Kemenperin Dorong Peningkatan Daya Saing Industri Batik Lewat Sinergi dan Inovasi

0
232
Foto: Kemenperin

(Vibizmedia – Jakarta) Kementerian Perindustrian (Kemenperin) terus mendorong pertumbuhan industri batik nasional agar semakin dikenal dan diminati berbagai kalangan. Salah satu langkah strategis yang dilakukan adalah melalui kolaborasi dengan berbagai pihak, termasuk Yayasan Batik Indonesia (YBI).

“Industri batik Indonesia memiliki kekayaan motif, warna, bahan, dan teknik yang tersebar di berbagai daerah. Ini merupakan potensi besar untuk terus dikembangkan,” ujar Direktur Jenderal Industri Kecil, Menengah, dan Aneka (IKMA), Reni Yanita, dalam keterangannya di Jakarta, Senin (23/6).

Reni menyoroti Kabupaten Cirebon sebagai salah satu pusat batik nasional terkemuka, khususnya melalui Sentra Batik Trusmi di Kecamatan Plered yang menaungi lebih dari 600 perajin batik. Batik khas daerah ini meliputi motif mega mendung, waleran, dan merawit.

Salah satu keunikan Batik Merawit Cirebon terletak pada teknik pembuatannya yang sangat detail dan menggunakan canting berujung kecil untuk menghasilkan garis-garis halus berwarna lebih gelap. Keistimewaan ini mengantarkan Batik Tulis Merawit Cirebon memperoleh Sertifikat Indikasi Geografis (IG) pada 2024.

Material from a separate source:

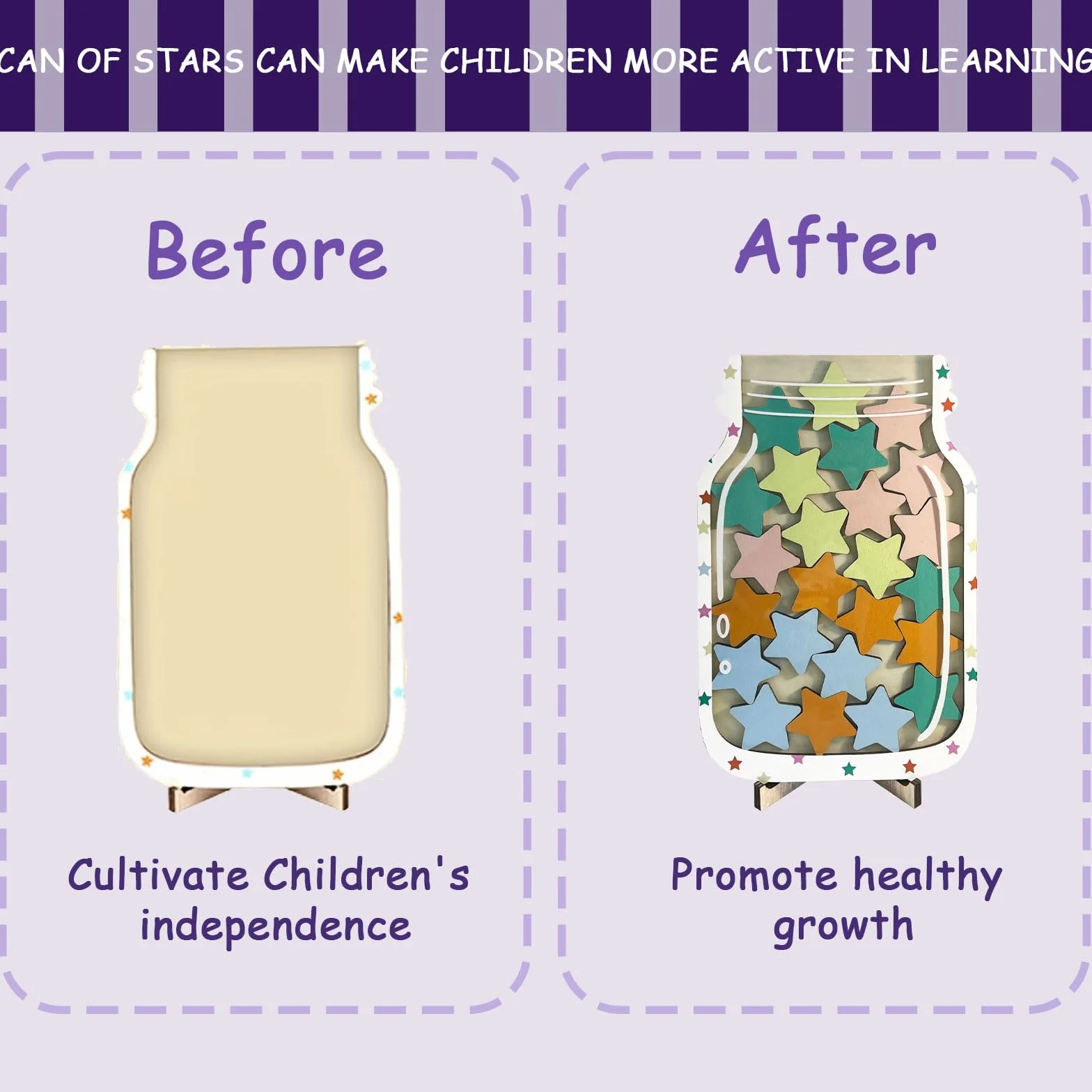 CAN OF STARS CAN MAKE CHILDREN MORE ACTIVE IN LEARNING

Before

Cultivate Children's independence

After

Promote healthy growth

Guna mendukung promosi lebih luas, Batik Tulis Merawit akan diangkat sebagai ikon utama dalam Gelar Batik Nusantara (GBN) 2025 yang akan digelar di Pasaraya Blok M, Jakarta, pada 30 Juli–3 Agustus 2025 dengan tema “Bangga Berbatik”.

“Nilai ekspor batik nasional pada triwulan I 2025 mencapai USD7,63 juta, dengan pasar utama ke Jepang, AS, dan Eropa. Batik Cirebon, termasuk dari Trusmi, turut memberi kontribusi signifikan, baik dalam bentuk kain maupun produk jadi,” jelas Reni.

Dialog dan Inovasi di Sentra Batik Trusmi

Dalam kunjungan kerja ke Sentra Batik Trusmi, Dirjen IKMA menggelar dialog dengan para perajin, APPBI, Komunitas Masyarakat Perlindungan Indikasi Geografis (KMPIG), dan Dinas Perindustrian Kabupaten Cirebon.

“Kami berharap Trusmi dapat menjadi model sentra IKM berbasis budaya yang unggul, inovatif, dan berkelanjutan,” ujar Reni.

Dialog ini menghasilkan sejumlah strategi kebijakan untuk memperkuat industri batik nasional, termasuk pelestarian budaya, perlindungan kekayaan intelektual, serta akselerasi adopsi teknologi.

KMPIG memperkenalkan penggunaan QR-code untuk produk batik IG guna menjamin transparansi informasi produk, mulai dari motif, bahan, lokasi produksi, hingga identitas perajin. Hal ini dinilai meningkatkan nilai tambah dan kepercayaan konsumen.

Direktur IKM Kimia, Sandang, dan Kerajinan, Budi Setiawan, menyampaikan bahwa inovasi digital seperti ini mendukung pengembangan kualitas dan autentisitas produk batik.

Diskusi juga mengangkat potensi Batik Waleran yang memiliki teknik gradasi khas dan tengah dipertimbangkan untuk memperoleh sertifikasi IG baru.

“Promosi, penguatan warisan budaya, serta keberlanjutan industri melalui inovasi dan sinergi lintas pihak menjadi fokus utama Kemenperin dalam mendorong industri batik,” ujar Budi.

Ketua APPBI, Komarudin Kudiya, mengapresiasi dukungan pemerintah dan memaparkan adaptasi IKM batik terhadap era digital, termasuk penggunaan teknologi AI untuk pengembangan desain serta pengelolaan limbah cair melalui Instalasi Pengolahan Air Limbah (IPAL) komunal.

Kunjungan ditutup dengan demonstrasi teknik batik merawit di IKM Batik Katura, serta kunjungan ke IKM EB Batik Tradisional dan IKM Batik Hafiyan yang aktif melestarikan motif klasik khas Cirebon.